■ Extrait du texte
──────────────────────────────
Le trompe-l’œil américain : Obama et le "shutdown"

Publié le 11 octobre 2013 par Sylvainrakotoarison

Féroce bras de fer entre républicains et démocrates sur le budget fédéral des États-Unis. Des enjeux pas forcément très évidents à décrypter.

Depuis le 1er octobre 2013, les États-Unis vivent dans une sorte de grève de l’État fédéral. Une grève pas décidée par les "travailleurs", à savoir les fonctionnaires fédéraux, mais par la classe politique sous le nom de shutdown. En gros, on peut lire un écriteau de ce type : « Le gouvernement fédéral américain est fermé ! ».

Le 8 octobre 2013, le Président Obama a donc mis en garde une nouvelle fois les représentants républicains contre le blocage des services de l’État :

« If you're in negotiations around buying somebody's house, you don't get to say, "Well, let's talk about the price I'm going to pay, and if you don't give the price then I'm going to burn down your house". That's not how negotiations work… In the same way, members of Congress, and the House Republicans in particular, don't get to demand ransom in exchange for doing their jobs. And two of their very basic jobs are passing a budget and making sure that America is paying its bills. »

Ce qui, traduit, donne (à peu près) ceci (je ne suis pas un expert de la traduction) :

« Si vous êtes en discussion avec quelqu’un pour l’achat de sa maison, vous n’avez pas intérêt à dire : "Eh bien, parlons du prix que je veux payer, et si vous n’acceptez pas ce prix, alors je mettrai le feu à votre maison". Ce n’est pas comme cela que fonctionnent les négociations… De la même manière, les membres du Congrès, et en particulier les républicains de la Chambre [des représentants], ne doivent pas faire du chantage pour remplir leurs missions. Et deux de leurs missions fondamentales, c’est de voter le budget et d’être sûrs que les États-Unis honoreront leurs dettes. »
──────────────────────────────
■ Tâches à réaliser
1/ Résumez plus brièvement le paragraphe de l'article sur le shutdown qui commence par « Depuis le 1er octobre 2013 », en gardant ses faits principaux.
2/ Relevez toutes les dates mentionnées dans l'article sur le shutdown.
La liste placée ensuite provient d'une autre source que l'article.

■ Liste des données
──────────────────────────────
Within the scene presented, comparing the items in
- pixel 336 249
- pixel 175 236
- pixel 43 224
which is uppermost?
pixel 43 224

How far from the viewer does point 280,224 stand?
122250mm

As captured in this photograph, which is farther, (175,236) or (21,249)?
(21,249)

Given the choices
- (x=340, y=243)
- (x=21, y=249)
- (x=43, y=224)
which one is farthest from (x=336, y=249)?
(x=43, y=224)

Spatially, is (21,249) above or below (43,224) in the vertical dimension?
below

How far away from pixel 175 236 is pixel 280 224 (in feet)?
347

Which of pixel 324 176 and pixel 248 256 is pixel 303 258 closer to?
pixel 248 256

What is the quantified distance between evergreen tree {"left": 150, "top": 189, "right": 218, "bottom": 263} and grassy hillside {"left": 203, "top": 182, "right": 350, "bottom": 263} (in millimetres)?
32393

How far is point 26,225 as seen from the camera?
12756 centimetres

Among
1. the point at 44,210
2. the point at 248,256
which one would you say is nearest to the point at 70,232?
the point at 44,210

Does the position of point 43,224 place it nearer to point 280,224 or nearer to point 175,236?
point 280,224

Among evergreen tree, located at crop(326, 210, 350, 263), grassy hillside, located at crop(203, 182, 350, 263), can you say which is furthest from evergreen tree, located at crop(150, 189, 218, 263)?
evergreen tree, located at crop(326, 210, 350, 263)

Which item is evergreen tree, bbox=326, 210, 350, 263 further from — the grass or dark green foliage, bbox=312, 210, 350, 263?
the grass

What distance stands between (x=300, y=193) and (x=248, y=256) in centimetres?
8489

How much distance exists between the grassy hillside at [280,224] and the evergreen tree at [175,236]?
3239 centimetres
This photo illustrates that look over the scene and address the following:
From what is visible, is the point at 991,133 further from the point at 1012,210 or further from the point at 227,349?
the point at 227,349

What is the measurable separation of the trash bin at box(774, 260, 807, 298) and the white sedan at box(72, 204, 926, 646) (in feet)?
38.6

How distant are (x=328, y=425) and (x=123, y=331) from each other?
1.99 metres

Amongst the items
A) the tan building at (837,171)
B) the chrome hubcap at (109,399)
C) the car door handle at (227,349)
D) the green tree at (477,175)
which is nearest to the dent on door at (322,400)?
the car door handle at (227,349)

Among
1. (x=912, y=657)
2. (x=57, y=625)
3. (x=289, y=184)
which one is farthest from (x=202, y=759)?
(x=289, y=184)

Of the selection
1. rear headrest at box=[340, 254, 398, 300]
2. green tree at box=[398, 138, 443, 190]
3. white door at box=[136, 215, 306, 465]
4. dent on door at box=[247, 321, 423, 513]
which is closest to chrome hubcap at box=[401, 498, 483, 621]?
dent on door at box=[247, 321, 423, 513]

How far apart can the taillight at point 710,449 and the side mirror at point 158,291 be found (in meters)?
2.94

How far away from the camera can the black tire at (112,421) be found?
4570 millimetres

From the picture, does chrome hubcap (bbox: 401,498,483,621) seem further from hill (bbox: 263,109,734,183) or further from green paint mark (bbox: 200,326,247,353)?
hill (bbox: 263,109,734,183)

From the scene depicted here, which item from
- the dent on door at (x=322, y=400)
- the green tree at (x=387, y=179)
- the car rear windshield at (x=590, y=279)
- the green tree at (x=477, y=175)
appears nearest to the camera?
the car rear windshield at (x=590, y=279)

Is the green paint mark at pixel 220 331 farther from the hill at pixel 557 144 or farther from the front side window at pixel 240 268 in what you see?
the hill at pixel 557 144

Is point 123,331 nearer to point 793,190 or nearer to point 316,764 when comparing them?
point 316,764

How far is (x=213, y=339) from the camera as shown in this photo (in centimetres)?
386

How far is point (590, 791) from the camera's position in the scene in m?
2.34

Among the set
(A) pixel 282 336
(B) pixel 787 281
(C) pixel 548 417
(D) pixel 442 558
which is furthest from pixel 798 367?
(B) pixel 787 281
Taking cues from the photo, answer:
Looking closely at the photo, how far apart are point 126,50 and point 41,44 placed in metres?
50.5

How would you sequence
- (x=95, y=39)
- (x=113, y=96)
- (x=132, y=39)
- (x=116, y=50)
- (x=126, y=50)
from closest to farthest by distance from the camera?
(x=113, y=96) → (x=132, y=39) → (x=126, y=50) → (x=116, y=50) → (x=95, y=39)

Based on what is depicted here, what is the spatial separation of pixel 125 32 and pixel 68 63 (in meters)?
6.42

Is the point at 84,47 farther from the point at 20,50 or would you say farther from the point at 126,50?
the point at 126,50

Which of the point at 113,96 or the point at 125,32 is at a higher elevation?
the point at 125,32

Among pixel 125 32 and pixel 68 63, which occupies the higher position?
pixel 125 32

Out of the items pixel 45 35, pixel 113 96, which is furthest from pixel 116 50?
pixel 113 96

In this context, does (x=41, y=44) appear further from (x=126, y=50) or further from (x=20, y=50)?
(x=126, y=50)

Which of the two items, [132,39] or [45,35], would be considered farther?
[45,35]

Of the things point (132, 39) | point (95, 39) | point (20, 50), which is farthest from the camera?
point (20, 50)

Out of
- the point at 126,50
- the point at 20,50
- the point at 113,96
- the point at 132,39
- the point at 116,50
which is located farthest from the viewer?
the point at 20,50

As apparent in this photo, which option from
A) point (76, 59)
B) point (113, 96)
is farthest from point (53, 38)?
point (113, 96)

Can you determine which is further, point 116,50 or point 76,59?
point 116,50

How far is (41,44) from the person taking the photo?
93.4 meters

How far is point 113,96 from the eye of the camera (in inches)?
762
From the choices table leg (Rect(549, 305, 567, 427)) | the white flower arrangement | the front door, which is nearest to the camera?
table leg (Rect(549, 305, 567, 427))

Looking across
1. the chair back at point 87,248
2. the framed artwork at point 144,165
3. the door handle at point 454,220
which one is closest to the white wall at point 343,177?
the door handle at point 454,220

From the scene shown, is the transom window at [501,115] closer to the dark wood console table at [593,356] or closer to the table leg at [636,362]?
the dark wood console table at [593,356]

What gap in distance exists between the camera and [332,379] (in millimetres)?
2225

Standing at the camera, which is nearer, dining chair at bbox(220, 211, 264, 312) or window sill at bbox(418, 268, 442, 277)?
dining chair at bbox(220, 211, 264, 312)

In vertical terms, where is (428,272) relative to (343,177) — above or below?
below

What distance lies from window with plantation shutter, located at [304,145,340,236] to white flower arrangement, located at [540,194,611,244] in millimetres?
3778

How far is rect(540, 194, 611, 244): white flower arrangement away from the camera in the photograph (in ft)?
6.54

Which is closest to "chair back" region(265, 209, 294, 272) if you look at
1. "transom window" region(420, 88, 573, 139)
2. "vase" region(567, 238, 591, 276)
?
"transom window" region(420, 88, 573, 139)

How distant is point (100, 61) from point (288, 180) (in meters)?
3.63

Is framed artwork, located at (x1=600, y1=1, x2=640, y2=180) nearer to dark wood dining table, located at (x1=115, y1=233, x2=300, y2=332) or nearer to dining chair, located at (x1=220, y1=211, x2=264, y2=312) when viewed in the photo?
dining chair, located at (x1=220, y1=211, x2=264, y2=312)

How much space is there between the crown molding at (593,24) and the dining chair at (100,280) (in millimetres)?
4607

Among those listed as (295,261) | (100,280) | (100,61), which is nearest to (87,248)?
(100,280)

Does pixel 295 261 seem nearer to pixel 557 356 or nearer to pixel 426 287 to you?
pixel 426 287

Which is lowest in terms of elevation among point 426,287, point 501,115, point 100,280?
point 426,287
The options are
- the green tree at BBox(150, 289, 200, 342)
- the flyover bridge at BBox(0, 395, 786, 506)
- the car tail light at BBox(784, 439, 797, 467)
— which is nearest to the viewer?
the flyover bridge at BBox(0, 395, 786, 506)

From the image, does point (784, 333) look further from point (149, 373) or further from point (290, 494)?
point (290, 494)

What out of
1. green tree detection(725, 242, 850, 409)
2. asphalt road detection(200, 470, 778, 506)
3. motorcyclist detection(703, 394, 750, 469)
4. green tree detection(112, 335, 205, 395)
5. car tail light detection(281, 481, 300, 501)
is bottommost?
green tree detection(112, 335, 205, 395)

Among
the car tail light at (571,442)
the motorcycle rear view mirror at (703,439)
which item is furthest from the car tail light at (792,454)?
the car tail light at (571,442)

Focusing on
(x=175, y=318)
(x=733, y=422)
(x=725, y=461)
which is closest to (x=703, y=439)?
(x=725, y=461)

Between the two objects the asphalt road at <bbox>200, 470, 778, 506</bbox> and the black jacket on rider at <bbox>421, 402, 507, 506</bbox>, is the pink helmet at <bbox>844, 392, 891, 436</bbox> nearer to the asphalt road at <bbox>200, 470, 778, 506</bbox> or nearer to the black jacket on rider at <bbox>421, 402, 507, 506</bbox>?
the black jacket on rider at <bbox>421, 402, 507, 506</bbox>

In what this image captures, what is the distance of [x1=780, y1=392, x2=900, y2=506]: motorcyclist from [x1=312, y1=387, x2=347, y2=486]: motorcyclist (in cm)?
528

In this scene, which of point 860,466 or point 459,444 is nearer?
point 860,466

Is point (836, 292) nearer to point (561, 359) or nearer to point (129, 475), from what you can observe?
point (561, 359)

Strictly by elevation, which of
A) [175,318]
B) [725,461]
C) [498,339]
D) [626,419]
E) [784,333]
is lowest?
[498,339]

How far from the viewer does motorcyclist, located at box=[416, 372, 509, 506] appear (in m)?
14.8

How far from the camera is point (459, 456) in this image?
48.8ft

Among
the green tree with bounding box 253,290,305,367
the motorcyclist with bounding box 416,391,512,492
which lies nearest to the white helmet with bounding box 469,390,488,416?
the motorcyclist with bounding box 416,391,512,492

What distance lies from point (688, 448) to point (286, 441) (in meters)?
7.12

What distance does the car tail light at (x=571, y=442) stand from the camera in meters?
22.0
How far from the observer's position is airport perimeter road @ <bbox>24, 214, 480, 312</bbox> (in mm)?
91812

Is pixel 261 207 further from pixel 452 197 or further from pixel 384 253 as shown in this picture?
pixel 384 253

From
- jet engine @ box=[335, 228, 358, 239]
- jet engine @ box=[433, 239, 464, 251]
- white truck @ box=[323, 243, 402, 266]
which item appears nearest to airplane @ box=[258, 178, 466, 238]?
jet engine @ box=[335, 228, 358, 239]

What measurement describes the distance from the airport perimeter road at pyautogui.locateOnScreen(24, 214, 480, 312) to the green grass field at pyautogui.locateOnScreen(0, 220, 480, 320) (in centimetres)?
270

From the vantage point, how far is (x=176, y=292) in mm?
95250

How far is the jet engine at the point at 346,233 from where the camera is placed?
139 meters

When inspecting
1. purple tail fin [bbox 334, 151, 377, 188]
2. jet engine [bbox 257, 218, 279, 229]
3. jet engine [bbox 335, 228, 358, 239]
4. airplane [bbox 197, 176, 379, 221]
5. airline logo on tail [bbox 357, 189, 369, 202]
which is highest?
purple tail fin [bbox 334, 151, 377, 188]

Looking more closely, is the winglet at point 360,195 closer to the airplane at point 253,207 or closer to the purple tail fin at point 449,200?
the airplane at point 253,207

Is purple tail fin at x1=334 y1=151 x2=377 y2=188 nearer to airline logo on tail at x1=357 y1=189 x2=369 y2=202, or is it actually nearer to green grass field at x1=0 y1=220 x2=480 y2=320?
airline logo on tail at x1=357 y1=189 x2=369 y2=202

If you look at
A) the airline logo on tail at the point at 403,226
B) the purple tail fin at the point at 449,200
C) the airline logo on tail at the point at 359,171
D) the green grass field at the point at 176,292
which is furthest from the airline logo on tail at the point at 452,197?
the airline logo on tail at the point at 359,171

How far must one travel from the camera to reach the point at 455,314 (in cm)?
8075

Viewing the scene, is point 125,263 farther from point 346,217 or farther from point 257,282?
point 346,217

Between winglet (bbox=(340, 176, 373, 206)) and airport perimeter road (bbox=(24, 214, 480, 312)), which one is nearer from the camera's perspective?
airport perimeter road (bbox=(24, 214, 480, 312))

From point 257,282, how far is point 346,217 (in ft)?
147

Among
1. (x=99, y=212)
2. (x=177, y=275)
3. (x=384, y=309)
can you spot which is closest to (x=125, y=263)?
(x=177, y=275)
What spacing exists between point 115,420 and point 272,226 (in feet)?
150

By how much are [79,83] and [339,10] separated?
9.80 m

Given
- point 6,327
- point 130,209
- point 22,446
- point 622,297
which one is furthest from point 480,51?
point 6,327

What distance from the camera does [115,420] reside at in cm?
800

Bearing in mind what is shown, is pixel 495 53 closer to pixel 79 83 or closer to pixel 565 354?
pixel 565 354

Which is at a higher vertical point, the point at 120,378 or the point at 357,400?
──────────────────────────────
■ Liste des réponses
1/ Depuis le 1er octobre 2013, l'État fédéral américain est à l'arrêt, comme en grève. Cette « grève » n'a pas été décidée par les fonctionnaires fédéraux mais par la classe politique : c'est le shutdown, qui revient à afficher que le gouvernement fédéral est fermé.

2/
- 11 octobre 2013
- 1er octobre 2013
- 8 octobre 2013